DATA SHOWN
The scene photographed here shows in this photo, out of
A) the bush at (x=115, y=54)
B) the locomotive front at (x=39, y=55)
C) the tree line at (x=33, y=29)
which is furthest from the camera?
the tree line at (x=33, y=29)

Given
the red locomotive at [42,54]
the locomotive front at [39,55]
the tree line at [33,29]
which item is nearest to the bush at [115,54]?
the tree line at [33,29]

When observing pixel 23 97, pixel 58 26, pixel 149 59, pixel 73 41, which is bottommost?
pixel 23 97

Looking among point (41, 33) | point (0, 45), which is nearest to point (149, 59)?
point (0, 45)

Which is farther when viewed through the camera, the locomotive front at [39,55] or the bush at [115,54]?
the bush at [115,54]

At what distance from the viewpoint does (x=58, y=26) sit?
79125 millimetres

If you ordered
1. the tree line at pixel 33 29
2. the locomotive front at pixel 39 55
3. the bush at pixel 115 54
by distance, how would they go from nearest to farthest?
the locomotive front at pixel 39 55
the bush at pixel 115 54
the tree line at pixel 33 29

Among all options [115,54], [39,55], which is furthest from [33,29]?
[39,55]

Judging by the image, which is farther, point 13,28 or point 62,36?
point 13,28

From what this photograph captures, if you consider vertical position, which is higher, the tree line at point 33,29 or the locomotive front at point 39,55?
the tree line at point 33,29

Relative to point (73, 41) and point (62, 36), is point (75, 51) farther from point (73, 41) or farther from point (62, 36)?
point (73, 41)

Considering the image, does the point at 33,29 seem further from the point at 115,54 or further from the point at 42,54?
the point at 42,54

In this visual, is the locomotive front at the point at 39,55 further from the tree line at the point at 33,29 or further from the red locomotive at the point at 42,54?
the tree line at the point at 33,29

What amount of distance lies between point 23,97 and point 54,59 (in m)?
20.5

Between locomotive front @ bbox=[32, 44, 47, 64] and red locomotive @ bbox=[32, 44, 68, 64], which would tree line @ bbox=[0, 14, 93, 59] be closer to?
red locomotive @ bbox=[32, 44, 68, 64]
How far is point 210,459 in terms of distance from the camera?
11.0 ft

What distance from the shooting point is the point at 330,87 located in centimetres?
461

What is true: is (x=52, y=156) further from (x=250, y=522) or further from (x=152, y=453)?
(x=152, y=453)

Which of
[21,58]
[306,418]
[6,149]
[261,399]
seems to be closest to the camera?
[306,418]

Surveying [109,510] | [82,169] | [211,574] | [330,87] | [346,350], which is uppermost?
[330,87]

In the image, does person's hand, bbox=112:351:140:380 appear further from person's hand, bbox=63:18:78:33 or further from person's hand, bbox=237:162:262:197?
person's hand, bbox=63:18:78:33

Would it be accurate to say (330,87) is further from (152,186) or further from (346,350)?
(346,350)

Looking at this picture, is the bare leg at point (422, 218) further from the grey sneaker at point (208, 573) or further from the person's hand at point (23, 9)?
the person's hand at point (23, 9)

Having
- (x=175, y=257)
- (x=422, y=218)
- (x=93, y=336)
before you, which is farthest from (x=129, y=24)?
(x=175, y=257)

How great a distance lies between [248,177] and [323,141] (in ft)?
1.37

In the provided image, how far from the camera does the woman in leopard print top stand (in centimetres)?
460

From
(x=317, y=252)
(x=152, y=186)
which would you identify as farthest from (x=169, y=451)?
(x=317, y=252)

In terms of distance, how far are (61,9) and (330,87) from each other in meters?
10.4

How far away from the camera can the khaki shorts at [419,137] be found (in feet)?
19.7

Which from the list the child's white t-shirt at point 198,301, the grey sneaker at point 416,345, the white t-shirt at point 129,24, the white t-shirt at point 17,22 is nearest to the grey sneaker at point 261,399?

AIM OF THE TASK
Please recast the part of the rows that opens with the line containing "Which is farther when" and closes with the line containing "79125 millimetres" as a Markdown table with the columns Number and Text, giving each non-blank line its own number.

FINISHED EXERCISE
| Number | Text |
|---|---|
| 1 | Which is farther when viewed through the camera, the locomotive front at [39,55] or the bush at [115,54]? |
| 2 | the bush at [115,54] |
| 3 | At what distance from the viewpoint does (x=58, y=26) sit? |
| 4 | 79125 millimetres |